Cover (Image: Vera Davidova/Unsplash)

If you are making your own masks to protect yourself during the Covid-19 outbreak, there are a few things to keep in mind

While there have been some confusing and even contradictory messages from organizations and even governments on whether we should all be wearing a mask during the Covid-19 pandemic, some health experts have come out in favour of masks, saying that even homemade cloth face masks offer some degree of protection against the Covid-19 virus. If you are making your own, there are a few things to keep in mind.

"While masks may not prevent transmission completely, they should help reduce it," says Sangwei Lu, an adjunct professor of infectious diseases and vaccinology in the School of Public Health at UC Berkeley.

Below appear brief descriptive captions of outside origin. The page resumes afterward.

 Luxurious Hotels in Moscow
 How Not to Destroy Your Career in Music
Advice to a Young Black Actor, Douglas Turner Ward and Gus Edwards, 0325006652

Loretta Fernandez, an assistant professor of civil and environmental engineering at Northeastern, agrees, saying that even if homemade masks don't filter out everything, they can lower the chances of viral droplets making it into the airways.

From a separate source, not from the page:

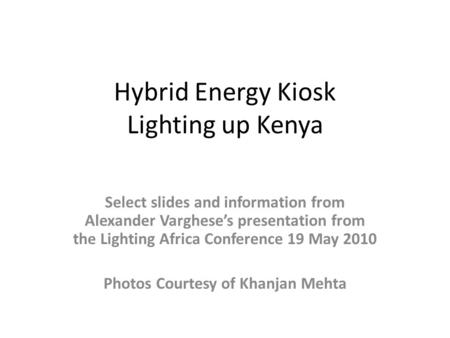 Hybrid Energy Kiosk Lighting up Kenya Select slides and information from Alexander Varghese's presentation from the Lighting Africa Conference 19 May 2010.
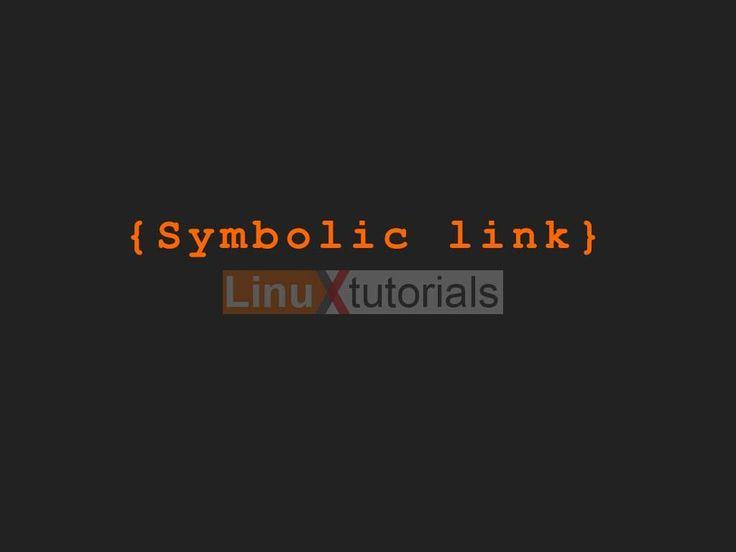 Symbolic link, dikenal juga dengan nama soft link atau symlink, yaitu sebuah file khusus yang berfungsi mengarahkan kita ke file lain atau directory lain. Symbolic Link di dunia windows biasa dikenal dengan nama short cut.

(Related: Coronavirus Tips: Reusable Face Masks for Kids and Adults that You Can Buy Online in Singapore)

Covid-19 expert at the Mayo Clinic Dr Gregory Poland also adds, "They are not only a way of decreasing breathing in the virus, primarily through large respiratory droplets, but also a behavioural reminder that there's a pandemic and life is not the same right now—and a reminder not to put our hands in our eyes nose or mouth until we've washed our hands."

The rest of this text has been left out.